Receiving data from Newque on a FIFO endpoint

To receive messages from a fifo backend, open a ZMQ socket in dealer mode and connect to the Channel using the ZMQ address tcp://FifoChannelHost:FifoChannelPort.

Newque will be sending data in the following format: [UID, Input, message1, message2, etc].

fifo requires an Acknowledgement or else the client making a request to Newque will receive a timeout error. Using the same socket, send [UID, Output] back to Newque, where UID is the exact same string/buffer that was sent by Newque.

A full example is available here.

Receiving data from Newque on a Redis Pubsub endpoint

Connect to the Redis server and subscribe to the Channel's broadcast name.

Incoming messages are binary buffers and must be handled with care! Trying to convert them to a text format such as UTF-8 can corrupt them.

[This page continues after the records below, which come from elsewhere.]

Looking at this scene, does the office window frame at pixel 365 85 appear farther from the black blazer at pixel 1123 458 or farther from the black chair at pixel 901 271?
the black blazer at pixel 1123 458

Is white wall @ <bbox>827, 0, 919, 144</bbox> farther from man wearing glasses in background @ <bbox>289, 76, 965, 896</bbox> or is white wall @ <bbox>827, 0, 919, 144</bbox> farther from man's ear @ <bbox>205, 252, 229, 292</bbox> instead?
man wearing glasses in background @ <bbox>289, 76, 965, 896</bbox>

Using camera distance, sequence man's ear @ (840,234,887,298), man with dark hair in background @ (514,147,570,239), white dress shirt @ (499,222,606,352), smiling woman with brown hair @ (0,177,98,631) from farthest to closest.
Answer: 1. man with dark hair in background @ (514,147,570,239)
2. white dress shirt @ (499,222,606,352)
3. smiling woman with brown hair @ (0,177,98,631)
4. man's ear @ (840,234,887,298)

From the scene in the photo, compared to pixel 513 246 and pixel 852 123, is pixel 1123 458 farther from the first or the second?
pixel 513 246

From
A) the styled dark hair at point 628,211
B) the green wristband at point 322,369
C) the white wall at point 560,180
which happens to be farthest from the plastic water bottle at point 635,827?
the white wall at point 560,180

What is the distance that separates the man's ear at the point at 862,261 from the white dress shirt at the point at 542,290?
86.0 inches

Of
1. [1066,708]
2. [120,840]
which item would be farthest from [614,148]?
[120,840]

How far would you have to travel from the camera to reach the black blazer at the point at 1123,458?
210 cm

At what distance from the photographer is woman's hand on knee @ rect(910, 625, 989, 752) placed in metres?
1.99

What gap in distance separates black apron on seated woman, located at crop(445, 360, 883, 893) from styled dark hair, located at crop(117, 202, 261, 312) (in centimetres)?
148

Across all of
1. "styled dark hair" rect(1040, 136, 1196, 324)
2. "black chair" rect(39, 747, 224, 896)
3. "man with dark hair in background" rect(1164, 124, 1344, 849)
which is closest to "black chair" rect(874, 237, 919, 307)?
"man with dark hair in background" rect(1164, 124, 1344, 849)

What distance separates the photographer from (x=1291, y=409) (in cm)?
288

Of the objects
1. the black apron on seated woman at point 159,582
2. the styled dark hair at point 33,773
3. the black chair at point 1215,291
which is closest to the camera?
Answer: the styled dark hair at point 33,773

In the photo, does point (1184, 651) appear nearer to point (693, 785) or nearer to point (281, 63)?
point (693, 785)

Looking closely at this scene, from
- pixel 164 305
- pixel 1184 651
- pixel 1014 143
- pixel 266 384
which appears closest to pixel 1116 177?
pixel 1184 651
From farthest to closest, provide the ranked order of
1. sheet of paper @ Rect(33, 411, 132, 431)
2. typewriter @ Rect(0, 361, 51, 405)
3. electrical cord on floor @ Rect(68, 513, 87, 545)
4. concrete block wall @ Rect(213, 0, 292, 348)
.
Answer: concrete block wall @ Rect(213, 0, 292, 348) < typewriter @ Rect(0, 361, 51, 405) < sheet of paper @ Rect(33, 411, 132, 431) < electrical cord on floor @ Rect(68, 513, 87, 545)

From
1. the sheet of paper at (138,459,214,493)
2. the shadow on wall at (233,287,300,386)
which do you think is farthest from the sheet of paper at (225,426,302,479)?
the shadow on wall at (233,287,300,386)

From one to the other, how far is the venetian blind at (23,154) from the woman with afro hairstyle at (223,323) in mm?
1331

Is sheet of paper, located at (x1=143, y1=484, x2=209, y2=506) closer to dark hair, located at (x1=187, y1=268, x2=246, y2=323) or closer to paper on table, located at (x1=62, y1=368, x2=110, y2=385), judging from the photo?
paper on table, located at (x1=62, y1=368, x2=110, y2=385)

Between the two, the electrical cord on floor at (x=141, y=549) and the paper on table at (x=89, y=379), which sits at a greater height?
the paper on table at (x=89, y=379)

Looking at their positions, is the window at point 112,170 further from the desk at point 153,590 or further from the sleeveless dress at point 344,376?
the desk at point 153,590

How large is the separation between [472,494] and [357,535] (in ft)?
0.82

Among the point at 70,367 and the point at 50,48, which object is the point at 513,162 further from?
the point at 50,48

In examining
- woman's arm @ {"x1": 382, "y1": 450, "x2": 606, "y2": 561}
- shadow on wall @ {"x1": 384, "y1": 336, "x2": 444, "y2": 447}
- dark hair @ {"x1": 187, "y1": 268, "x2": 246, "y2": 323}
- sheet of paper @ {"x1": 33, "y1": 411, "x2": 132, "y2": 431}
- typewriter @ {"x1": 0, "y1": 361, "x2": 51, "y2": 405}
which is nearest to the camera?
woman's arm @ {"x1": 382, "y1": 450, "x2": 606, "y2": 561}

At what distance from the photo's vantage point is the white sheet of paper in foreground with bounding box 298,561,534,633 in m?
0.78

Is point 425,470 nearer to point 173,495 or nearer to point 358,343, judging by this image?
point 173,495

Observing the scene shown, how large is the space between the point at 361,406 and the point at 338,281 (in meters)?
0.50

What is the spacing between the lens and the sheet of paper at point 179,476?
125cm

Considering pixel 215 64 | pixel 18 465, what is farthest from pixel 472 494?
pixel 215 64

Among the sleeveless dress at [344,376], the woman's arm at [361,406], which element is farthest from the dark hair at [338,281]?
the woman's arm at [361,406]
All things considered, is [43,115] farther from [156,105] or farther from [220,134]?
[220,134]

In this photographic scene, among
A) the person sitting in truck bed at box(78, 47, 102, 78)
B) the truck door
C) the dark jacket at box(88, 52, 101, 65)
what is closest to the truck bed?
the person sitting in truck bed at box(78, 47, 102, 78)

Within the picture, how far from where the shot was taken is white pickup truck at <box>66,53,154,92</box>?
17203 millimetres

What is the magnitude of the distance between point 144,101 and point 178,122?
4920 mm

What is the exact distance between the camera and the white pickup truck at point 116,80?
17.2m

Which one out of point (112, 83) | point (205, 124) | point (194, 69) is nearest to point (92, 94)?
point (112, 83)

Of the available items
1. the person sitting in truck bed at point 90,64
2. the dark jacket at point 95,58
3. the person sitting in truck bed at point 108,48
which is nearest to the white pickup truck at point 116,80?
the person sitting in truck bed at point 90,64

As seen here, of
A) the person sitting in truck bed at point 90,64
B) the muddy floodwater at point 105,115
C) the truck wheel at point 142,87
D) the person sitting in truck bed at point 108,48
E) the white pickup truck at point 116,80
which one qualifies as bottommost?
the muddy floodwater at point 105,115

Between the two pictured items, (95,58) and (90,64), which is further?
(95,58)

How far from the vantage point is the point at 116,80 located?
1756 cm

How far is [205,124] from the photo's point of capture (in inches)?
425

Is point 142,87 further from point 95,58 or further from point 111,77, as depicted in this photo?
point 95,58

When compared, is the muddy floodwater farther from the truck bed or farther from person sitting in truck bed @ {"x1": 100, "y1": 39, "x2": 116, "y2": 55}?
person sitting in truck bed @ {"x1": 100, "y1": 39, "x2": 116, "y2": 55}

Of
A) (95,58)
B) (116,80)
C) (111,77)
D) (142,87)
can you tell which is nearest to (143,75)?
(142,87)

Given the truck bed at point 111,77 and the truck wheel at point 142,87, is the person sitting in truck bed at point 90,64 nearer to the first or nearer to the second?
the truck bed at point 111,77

The binary buffer is a 'Many' Protobuf object. After decoding, you'll be left with a list (or array) of binary buffers. The first one is an 'Input' Protobuf object. The following ones are the messages sent by the client.

Roadmap

Planned features:

  • AMQP integration, to receive and forward data from/to RabbitMQ and other systems implementing this protocol
  • AWS Lambda integration, to pass messages to Lambdas. Lambdas can then pass them to other AWS services such as SES, SQS, S3, etc

Contributing

All contributions are welcome. Please start a discussion by opening an issue or continuing the conversation in an existing issue. If you wish to contribute to the source, great! Instructions to compile Newque is in DEVELOPMENT.md. If you plan on developing a feature or fix, please discuss in an issue first. Doing so may help avoid having a rejected pull request, saving you time.